At first she was devastated. She was shocked and humiliated. She said that she loved him, and it was dreadful without him, awful that he’d left when he needed her for the first time in his life. She’d wanted to care for him. She cried a lot, and berated herself for her foolishness in believing his lies, not allowing herself to acknowledge what now seemed blindingly obvious. Everyone else was just surprised he’d admitted it at last.
Then she pulled herself together.
She was always scrupulously polite to Gerald. She encouraged their two daughters to remain in contact with him. She continued to do his mother’s weekly shop.
Rosemary bloomed. She got her hair highlighted with blonde tints, and bought a completely new bedroom suite in stripped pine. She got the best lawyer in town. She filed for divorce, and had the decree absolute within nine months of Gerald’s departure. She got the house. She got the car. And, best of all, she got her independence. She sold her wedding and engagement rings, and had a couple of holidays with the proceeds. She started to go to Yoga classes, and to the theatre and cinema. From being a satellite of Gerald, Rosemary blossomed into a competent and independent woman. She is relaxed and funny. People laugh with her, not at her.
Gerald, meanwhile, is still at his mother’s house. Her arthritis worsened rapidly after he moved in, and she became almost completely incapacitated. She could not manage without him. Then he was found to have brain tumour, and after it was removed he had to have intensive radio- and chemotherapy. He’s allowed home to his mother’s at weekends.
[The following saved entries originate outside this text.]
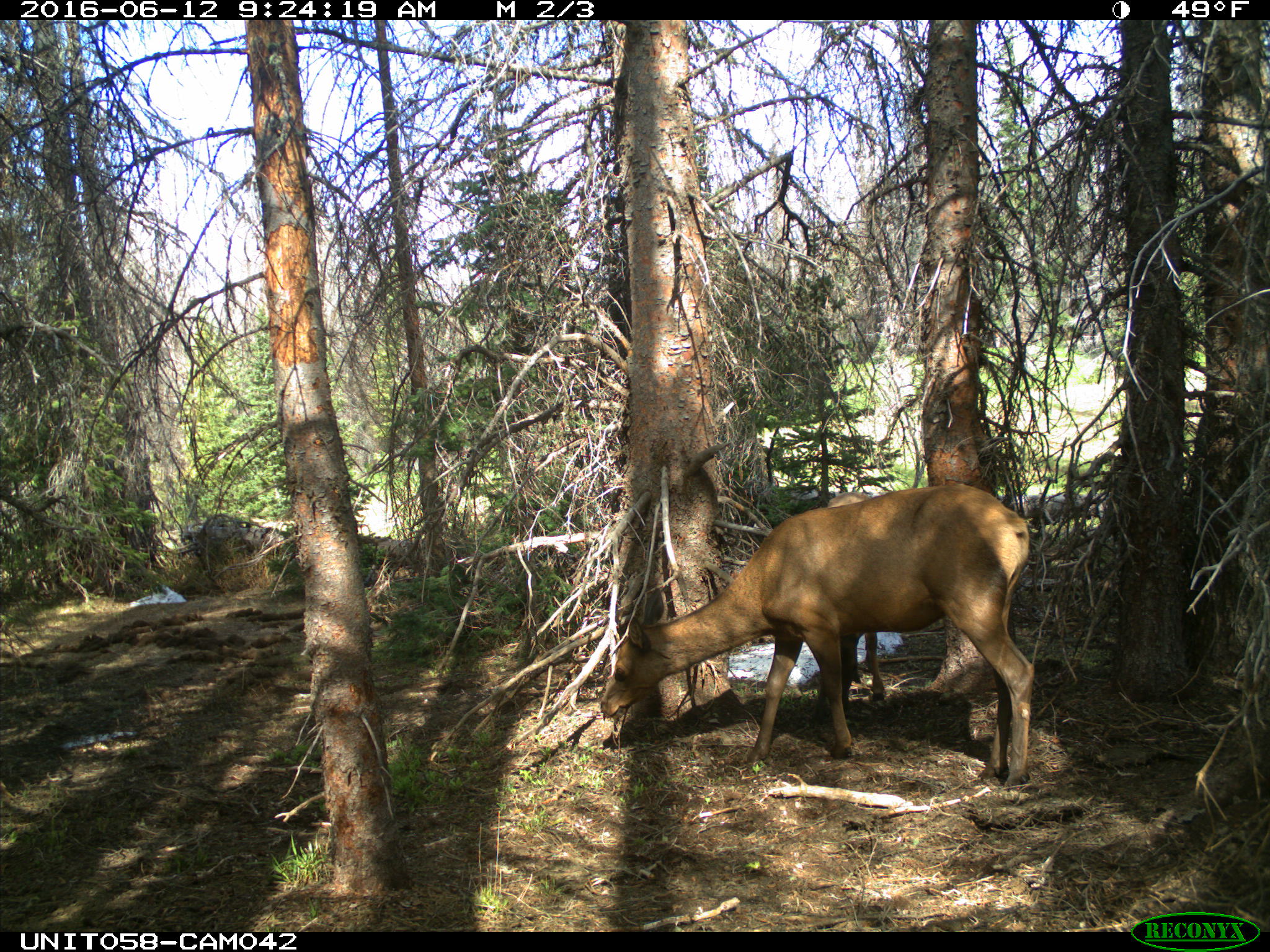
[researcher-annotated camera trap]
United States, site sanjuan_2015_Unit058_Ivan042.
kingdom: Animalia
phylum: Chordata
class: Mammalia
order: Artiodactyla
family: Cervidae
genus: Cervus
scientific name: Cervus elaphus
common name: red deer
Cervus elaphus (red deer).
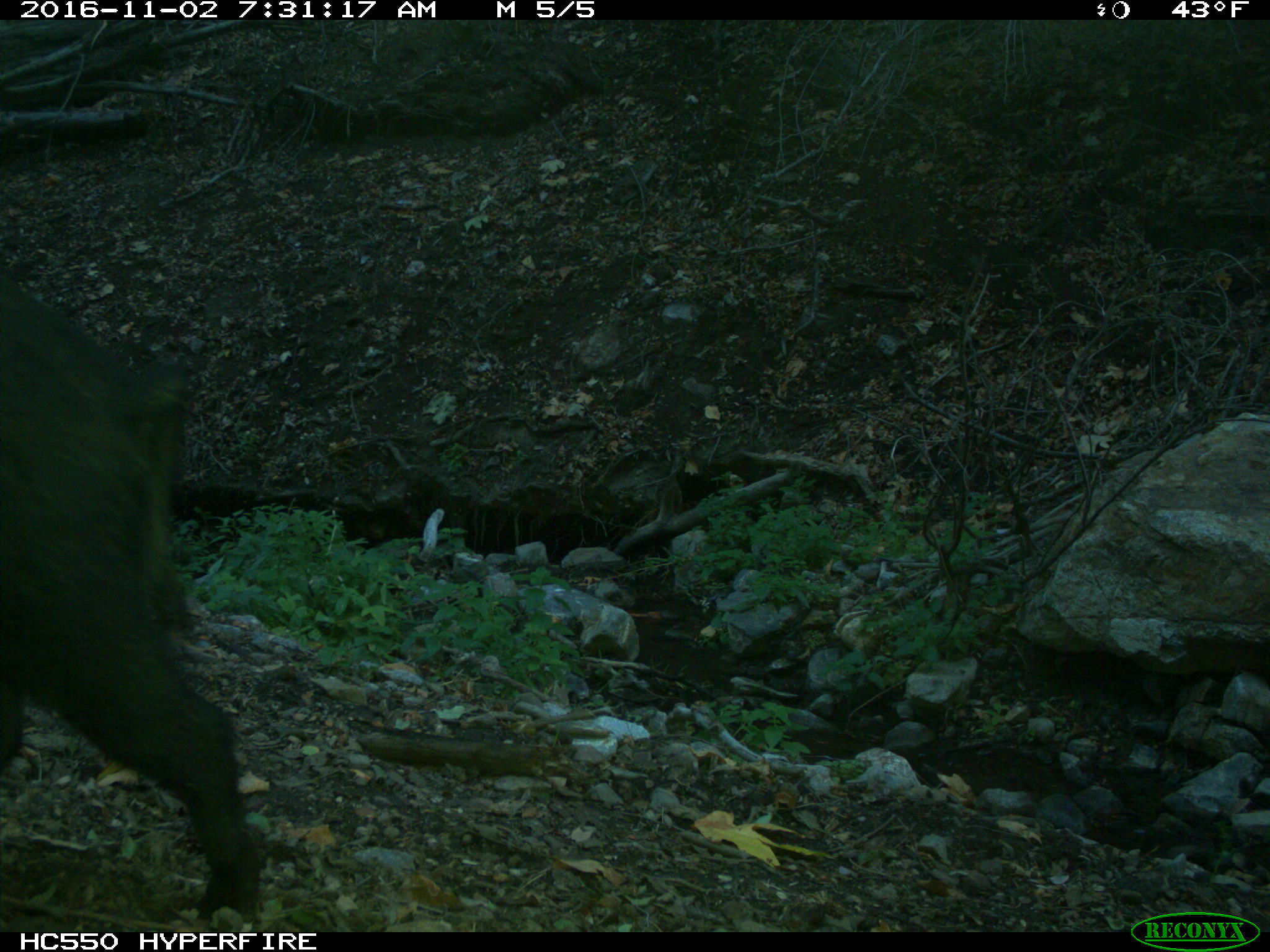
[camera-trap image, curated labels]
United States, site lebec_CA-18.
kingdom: Animalia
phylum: Chordata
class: Mammalia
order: Artiodactyla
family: Suidae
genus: Sus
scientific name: Sus scrofa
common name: wild boar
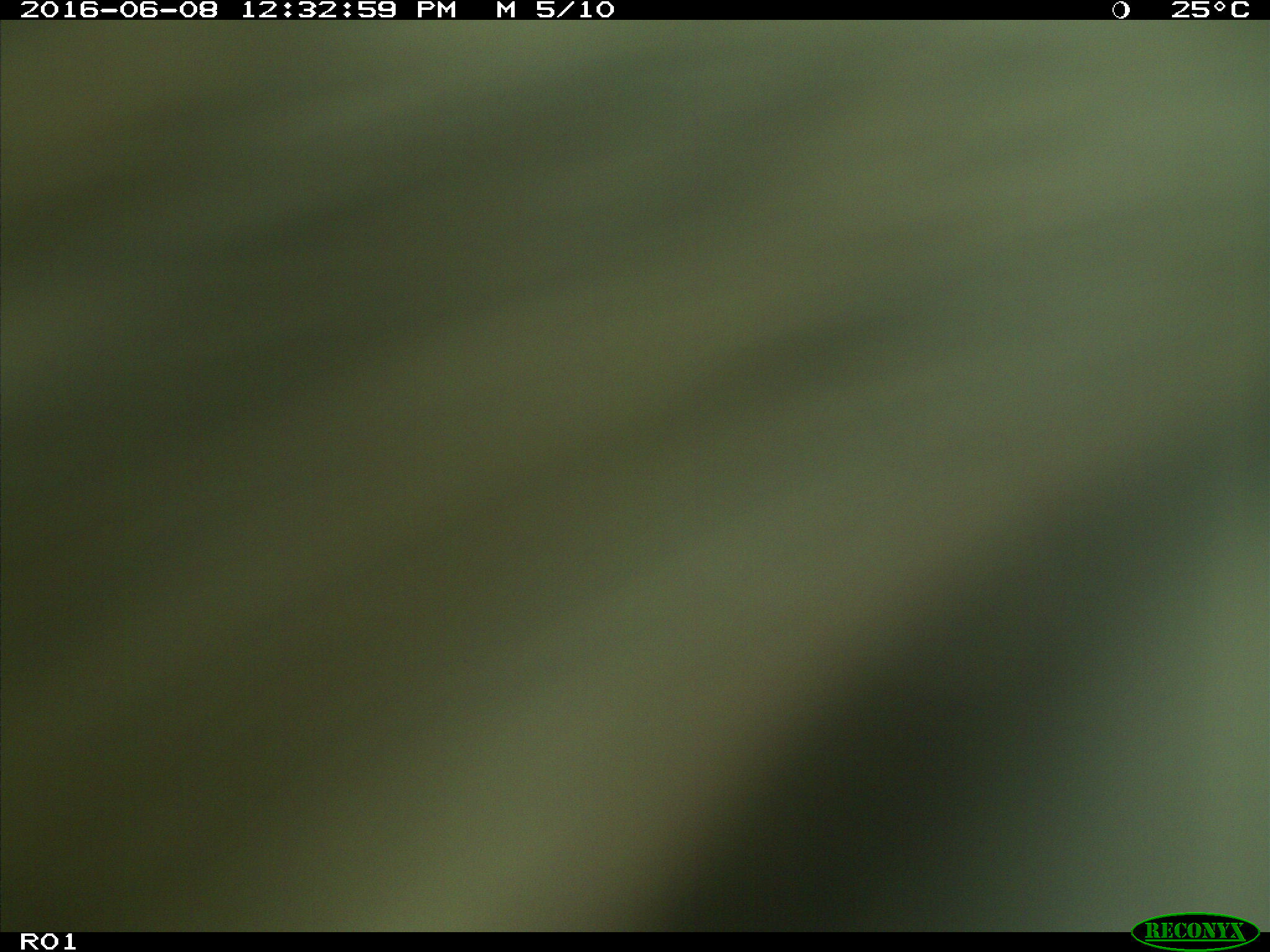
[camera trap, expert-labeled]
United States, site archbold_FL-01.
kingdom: Animalia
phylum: Chordata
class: Mammalia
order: Artiodactyla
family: Bovidae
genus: Bos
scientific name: Bos taurus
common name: domestic cow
Bos taurus (domestic cow).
Rosemary continues to get his mother’s shopping, and one of her daughters drives it to her grandmother’s house when she visits her father on his weekend release there. She reports that Zoe has kept in touch with him, but his mother won’t have her in the house. Rosemary asks how Gerald is when her daughter returns. She says her only regret is that she feels guilty, because she is happier than she’s ever been, whilst he goes downhill at a rate of knots. She says, “At least I don’t have to watch him picking his feet.”
Do you think my friend Rosemary is an ordinary woman?